[本文抜粋]
- - -
2026年6月17日の杉江松恋
2026年6月17日。
杉江松恋が今月書かなければならない原稿、やらなければならない仕事は以下の通り。
レギュラー原稿:週刊5・隔週刊1・旬刊2・月刊2
イレギュラー原稿:書評1・インタビュー1・文庫解説2・新人賞下読み1
その他:動画撮影配信5・演芸会主催1・講師1・浪曲台本1、打ち合わせ2
昨日は一日アートスペース兜座に詰めて、演芸会〈スギエゴノミ〉主催者としての業務をこなしていた。先月までは立川寸志さんの落語会を毎月催していたため、複数回この会場に来ていたのだが、それも無事完結したので今月は一回のみである。玉川わ太勉強会、木村勝千代独演会、広沢菊春独演会と三つの会を一日で開き、すべて片付け終わったのは午後9時過ぎ、近所の居酒屋で自分で自分を少し慰労してから帰宅した。
演芸会の模様はまた別のところで書くので割愛するが、お客さんに来てもらい、お金を頂戴して礼を言うという行為がいかに大事かを、会を開くたびに痛感する。決して当たり前のことではないのである。対価に見合うものを提供できているか、楽しく快適に過ごしていただけているか、ということに気を配る体験ができるのが、〈スギエゴノミ〉の最も大事な点だと思っている。普通にライターをしているだけでは体験できないことだからだ。
ライター仕事にのめり込んでいた30代のころは、家族以外はほぼ業界の関係者としか話をしなかった。友人も業界の関係者ばかりだから、ずっと水槽の中にいたようなものである。私の場合、趣味を仕事にしたからそうなるのは必然であろう。仕事が趣味、仕事以外に生活がない、という方を30代の私は笑えない。
- - -
[抽出データ]
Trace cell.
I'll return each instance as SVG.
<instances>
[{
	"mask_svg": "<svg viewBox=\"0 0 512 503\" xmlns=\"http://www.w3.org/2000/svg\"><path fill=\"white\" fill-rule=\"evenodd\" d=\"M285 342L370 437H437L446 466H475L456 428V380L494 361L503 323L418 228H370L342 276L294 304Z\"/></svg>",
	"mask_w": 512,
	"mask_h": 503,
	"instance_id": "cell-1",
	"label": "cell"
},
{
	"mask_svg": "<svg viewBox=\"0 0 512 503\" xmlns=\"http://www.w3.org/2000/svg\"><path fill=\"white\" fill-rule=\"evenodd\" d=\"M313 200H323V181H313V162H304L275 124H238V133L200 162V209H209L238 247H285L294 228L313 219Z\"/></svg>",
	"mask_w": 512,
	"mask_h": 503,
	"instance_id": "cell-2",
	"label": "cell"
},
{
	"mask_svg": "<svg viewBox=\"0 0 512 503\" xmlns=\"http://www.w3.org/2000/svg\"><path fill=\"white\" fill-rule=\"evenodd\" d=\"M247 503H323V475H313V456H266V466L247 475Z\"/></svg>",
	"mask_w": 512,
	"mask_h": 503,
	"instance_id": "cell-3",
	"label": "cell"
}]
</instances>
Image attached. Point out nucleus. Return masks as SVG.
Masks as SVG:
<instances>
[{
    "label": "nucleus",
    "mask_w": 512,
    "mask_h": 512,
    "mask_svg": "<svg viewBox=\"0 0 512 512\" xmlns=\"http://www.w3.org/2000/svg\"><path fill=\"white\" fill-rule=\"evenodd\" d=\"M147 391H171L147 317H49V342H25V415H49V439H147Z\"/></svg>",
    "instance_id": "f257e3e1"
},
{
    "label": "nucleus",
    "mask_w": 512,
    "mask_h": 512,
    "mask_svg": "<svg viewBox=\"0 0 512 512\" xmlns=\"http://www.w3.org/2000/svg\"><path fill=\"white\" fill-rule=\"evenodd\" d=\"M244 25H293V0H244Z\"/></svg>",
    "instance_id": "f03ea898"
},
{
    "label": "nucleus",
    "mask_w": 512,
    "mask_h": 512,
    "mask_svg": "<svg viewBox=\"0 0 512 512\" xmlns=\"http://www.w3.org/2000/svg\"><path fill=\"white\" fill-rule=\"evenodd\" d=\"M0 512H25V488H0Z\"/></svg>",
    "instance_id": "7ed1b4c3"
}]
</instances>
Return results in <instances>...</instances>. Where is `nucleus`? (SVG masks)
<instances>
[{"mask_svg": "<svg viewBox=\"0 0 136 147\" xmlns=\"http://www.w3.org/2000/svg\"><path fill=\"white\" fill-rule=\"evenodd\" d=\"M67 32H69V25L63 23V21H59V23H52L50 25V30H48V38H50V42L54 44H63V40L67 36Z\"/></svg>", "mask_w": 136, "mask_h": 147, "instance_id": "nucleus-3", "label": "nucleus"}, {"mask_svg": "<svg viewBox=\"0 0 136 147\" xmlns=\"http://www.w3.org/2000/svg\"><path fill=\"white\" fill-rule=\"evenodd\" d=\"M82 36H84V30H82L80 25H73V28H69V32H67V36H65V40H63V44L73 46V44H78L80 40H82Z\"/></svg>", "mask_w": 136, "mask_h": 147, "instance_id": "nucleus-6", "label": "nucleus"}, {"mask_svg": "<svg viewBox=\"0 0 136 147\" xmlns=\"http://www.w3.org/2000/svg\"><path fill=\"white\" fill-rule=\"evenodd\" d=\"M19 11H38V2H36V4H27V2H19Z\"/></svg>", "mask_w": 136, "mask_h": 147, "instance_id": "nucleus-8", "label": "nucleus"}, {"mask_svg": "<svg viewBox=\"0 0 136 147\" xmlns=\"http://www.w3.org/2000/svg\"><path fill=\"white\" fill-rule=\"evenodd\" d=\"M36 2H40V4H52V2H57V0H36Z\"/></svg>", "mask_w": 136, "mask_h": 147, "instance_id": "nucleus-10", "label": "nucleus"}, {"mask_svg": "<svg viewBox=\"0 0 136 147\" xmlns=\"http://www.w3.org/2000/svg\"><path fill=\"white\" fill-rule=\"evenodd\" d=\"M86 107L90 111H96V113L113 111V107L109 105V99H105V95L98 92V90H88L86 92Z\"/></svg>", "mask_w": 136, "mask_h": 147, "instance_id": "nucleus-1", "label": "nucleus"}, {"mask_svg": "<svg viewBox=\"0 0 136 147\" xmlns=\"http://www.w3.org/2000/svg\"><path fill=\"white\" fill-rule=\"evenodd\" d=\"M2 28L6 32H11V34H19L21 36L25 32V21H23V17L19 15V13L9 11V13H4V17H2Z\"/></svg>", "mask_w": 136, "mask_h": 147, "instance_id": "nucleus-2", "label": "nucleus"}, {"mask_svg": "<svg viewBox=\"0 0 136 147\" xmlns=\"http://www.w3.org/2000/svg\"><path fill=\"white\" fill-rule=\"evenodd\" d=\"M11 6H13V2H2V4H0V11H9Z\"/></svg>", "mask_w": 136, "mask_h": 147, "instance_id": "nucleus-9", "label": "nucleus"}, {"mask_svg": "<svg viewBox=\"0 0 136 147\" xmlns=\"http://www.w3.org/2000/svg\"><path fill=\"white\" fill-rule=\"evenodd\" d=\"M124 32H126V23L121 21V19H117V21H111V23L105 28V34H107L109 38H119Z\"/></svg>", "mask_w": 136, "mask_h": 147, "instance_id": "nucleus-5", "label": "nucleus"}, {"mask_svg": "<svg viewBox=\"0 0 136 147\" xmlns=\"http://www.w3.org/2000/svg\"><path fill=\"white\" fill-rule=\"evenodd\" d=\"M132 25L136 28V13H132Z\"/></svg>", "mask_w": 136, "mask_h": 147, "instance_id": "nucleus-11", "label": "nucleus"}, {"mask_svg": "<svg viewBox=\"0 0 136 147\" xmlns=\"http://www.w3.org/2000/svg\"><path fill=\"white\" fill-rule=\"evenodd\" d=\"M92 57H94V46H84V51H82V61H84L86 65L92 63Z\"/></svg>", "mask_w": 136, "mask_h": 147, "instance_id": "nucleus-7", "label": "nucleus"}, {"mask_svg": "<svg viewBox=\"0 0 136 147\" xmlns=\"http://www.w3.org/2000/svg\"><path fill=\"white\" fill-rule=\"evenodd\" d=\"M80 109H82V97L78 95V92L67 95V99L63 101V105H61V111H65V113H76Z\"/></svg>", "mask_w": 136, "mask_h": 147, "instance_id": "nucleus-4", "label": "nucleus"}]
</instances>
- - -
[作業指示 1] 6月17日の日記によると、三つの会をすべて片付け終わったのは何時過ぎか。
[作業指示 2] 6月17日の日記を、最後の文の後から書き継いでください。

[回答 1] 午後9時過ぎ。

[回答 2]
40代でPTA活動をしたあたりからそこが変化して、仕事とまったく関係ない方とも日々話すようになった。いいリハビリテーションになったと思う。一時期私は、仕事の知り合い以外と話をした日は良かった日、として覚えておくことにしていた。街で重い荷物を持って難儀している老人に声をかけても会話の一つだ。そうやって地域社会の一員であることを確認していかないと、どんどん孤立していくような気がしていた。SNS上で交わす会話はそこに含まない。街に出て、声をかけてくる人がいない日は、来し方について少し見直す機会なのだろう。別に勝ち負けの表をつけているわけではないが、こういう考えはずっと持っている。
〈スギエノゴミ〉があったために書けなかった原稿を朝いちばんで終わらせた。これによって6月中に稼がなければならない金額への進捗率は49.25%に到達した。50%まであと少し。このあと外出して夕方には戻るので、そこで書いた分の原稿料でなんとか行くのではないかと思う。昨日は外出している間に、新刊への推薦文コメントと文庫解説の依頼がそれぞれ一件あった。両方とも7月〆切である。ありがとうございます。また、新たな打ち合わせが具体化してそれぞれ日程が固まるという進展もあった。
本日好書好日でも告知が繰り返されたが、現在嶋津輝『カフェーの帰り道』(東京創元社)を課題作として800字書評コンテストが開かれている。〆切は20日である。優秀作は好書好日に掲載され、賞品としてトートバッグももらえるので、ぜひ挑戦してみていただきたい。